_WHAT YOU SHOULD DO:_ In the earnings call transcript below, what gap does the speaker say Pipistrel fills for the company?

_TEXT BLOCK:_
/---

I think FY22 finally came out about where we would have expected it to be. Our programs are funded to where we expected them. I think when we look at what came out on the FY23 budget, this is a very long process. There's certainly things that we would like to see have some increased funding, and obviously we'll work on that between now and getting to an actual appropriated FY23 budget. I would say when we look at the overall budgets and we look at the numbers that have been put out in terms of future, you know, defense, you know, funding areas that are difficult to us, you know, particularly in the Army, things around FLARA and FARA, it looks like those are being funded as we would have expected.
Okay. Thanks very much.
And next we go to Seth Seifman with J.P. Morgan. Please go ahead.
Hey, thanks very much, and good morning. I just wanted to ask about cash deployment and kind of the pace of share purchases. You told us earlier in the year to expect share repo to ramp through the year, and it looks like that's what's happening. But we've seen strong cash generation so far. The market's had some setbacks early on. How did you think about approaching cash share purchases opportunistically, and how did the acquisition play into that thought process?
Well, I would say that we tend to model it as more back-end loaded. I think we did do a little more acquisition opportunistically here in the quarter because of some of the moves in the share price, so we continue to execute that strategy. The acquisition of Pit Destroy was not a huge cash outlay, so that was something that we handled in within our balance sheet. So I think we have certainly cash available to deploy, and we will continue to do that opportunistically as we work through the year.
Okay, great. And sorry to split hairs here, but I think you mentioned summer award for FLARA. Still expecting that in early July?
That's what we understand, yes. Okay, excellent.
Thanks very much, Scott.
And our next question is from Ron Epstein with Bank of America. Please go ahead.
Hey, good morning. Hi, Ron. I was wondering if you could maybe peel back the onion a little bit on what drew you to Pipistrel, and then maybe as a follow-on, what else are you thinking in terms of M&A out there that could bolster your businesses?
Well, I guess what I'd say on the Pipistrel front, Ron, is As we look at what needs to happen, the technologies and capabilities you need to do things like EVTOL, I think our company was already very well equipped in terms of aerodynamic capability and structures, loads, aircraft, flight controls, obviously our expertise in the aviation business today and in doing Part 23 aircraft certifications and the capability that we have in In Bell, on tiltrotor, which, you know, in essence, I think, you know, the architecture certainly where we're heading is, you know, it's a small tiltrotor sort of a product. On the eVTOL front, I think we felt like we've got a tremendous amount of organic capability, but we don't have any experience to speak of around battery management systems and cell analysis and development, you know, the whole electric propulsion side of this. And when we looked at Pipistrel, I mean, this is a perfect, So in my view, when you look at what's critical from a technical standpoint to go design, develop, and certify an aircraft of that class, and by the way, not just the VTOL, but also other applications in GA for electric or hybrid, you know, we had a gap in that electrical propulsion side, and this is pivotal strength. So I think it's sort of the missing piece of the puzzle in terms of how we think about our ability to go off and design, develop, and certify aircraft in that space. So... I would say the more work we've done and now with the deal closed and interacting with their team, they've got superb capability and a real leader in that space. They understand it very deeply. Our teams are already integrating and getting to work. I think we're feeling really good about it. In terms of other acquisition stuff, we probably won't comment at this point, but if something happens, we'll certainly let you know.

\---

_DATASET RECORDS:_
/---

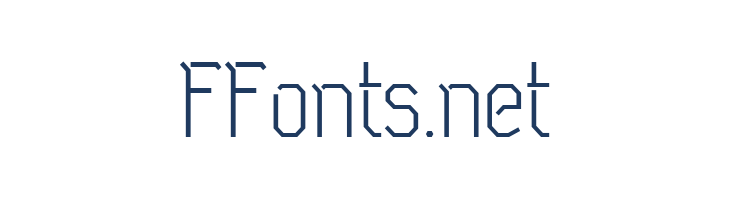 Neu Eichmass 100g font — Lorem ipsum body text preview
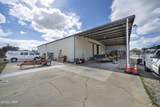 1108 School Avenue - Photo 14
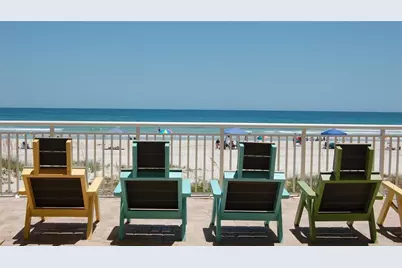 4453 S Atlantic Avenue #604, Ponce Inlet, FL 32127 - Photo 2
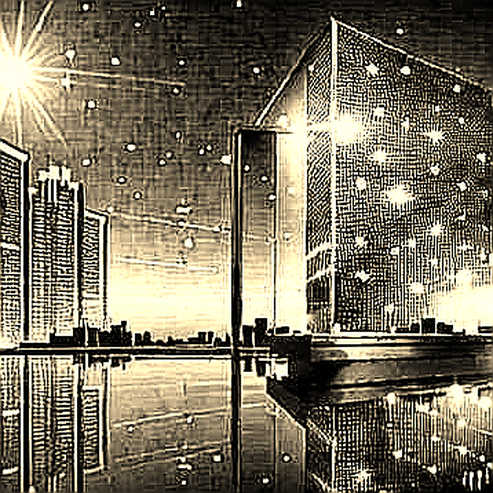 The Chip Rebound Signal: Decoding What South Korean Semi Recovery Means for Crypto AI Infrastructure The Chip Rebound Signal: Decoding What South Korean Semi Recovery Means for Crypto AI Infrastructure
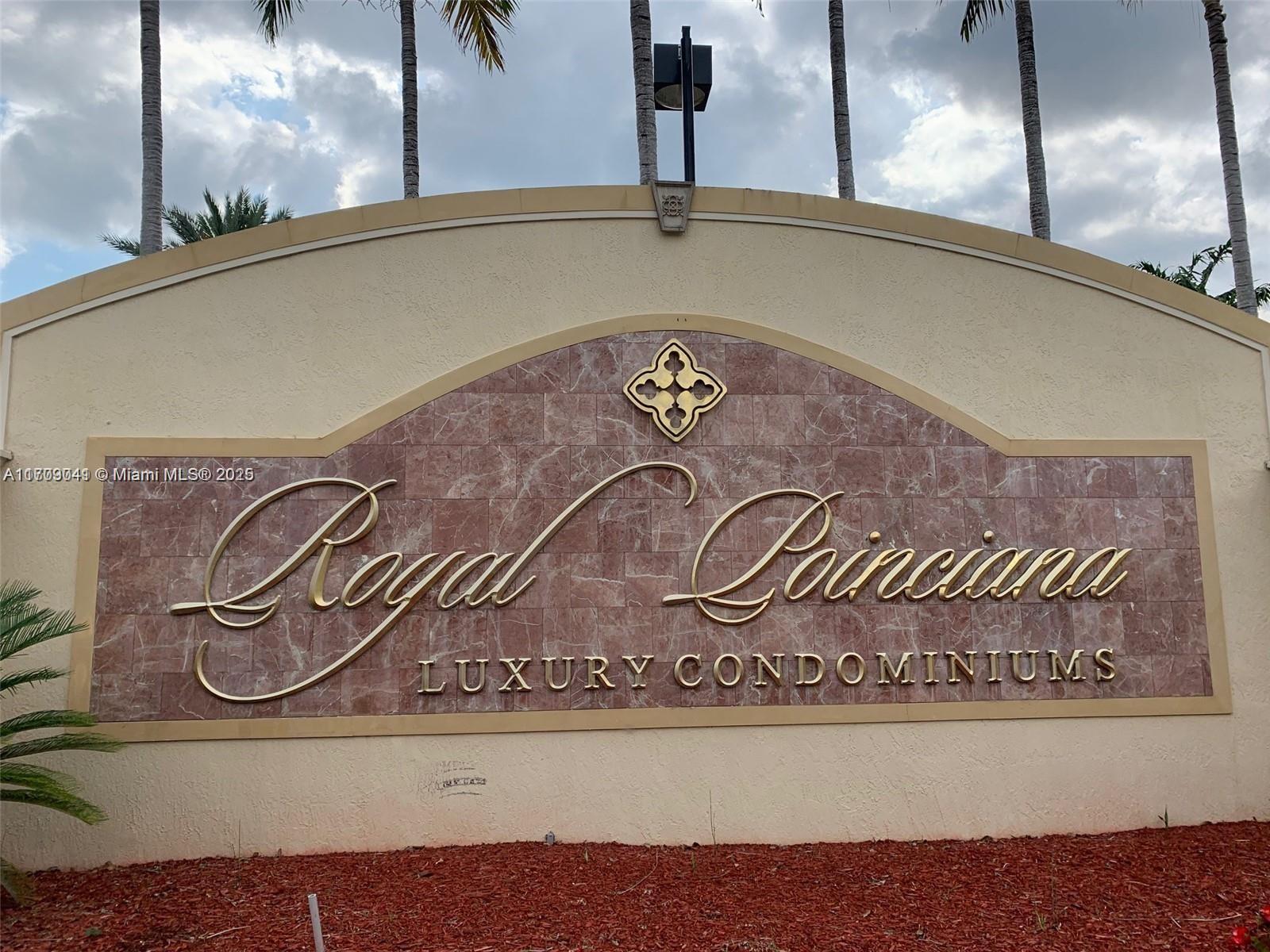 Property for Sale at 1269 Sw 46th Ave 2401, Pompano Beach, Broward County, Florida - Bedrooms: 2 
Bathrooms: 2  - $228,990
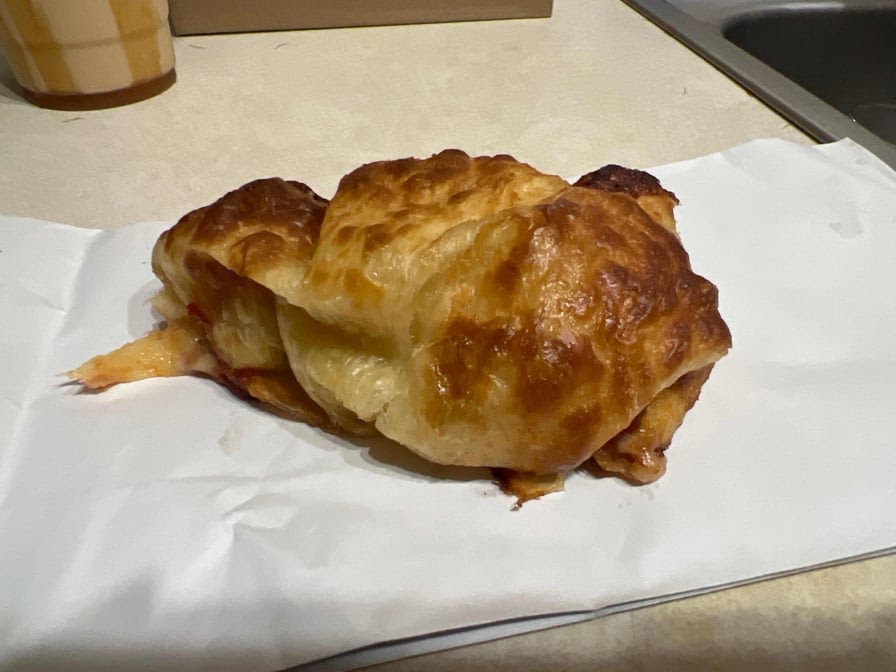 Bloom City Coffee Co by null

\---

_ANSWER FOR THE TASK:_ The electrical propulsion side, where the company had no experience to speak of.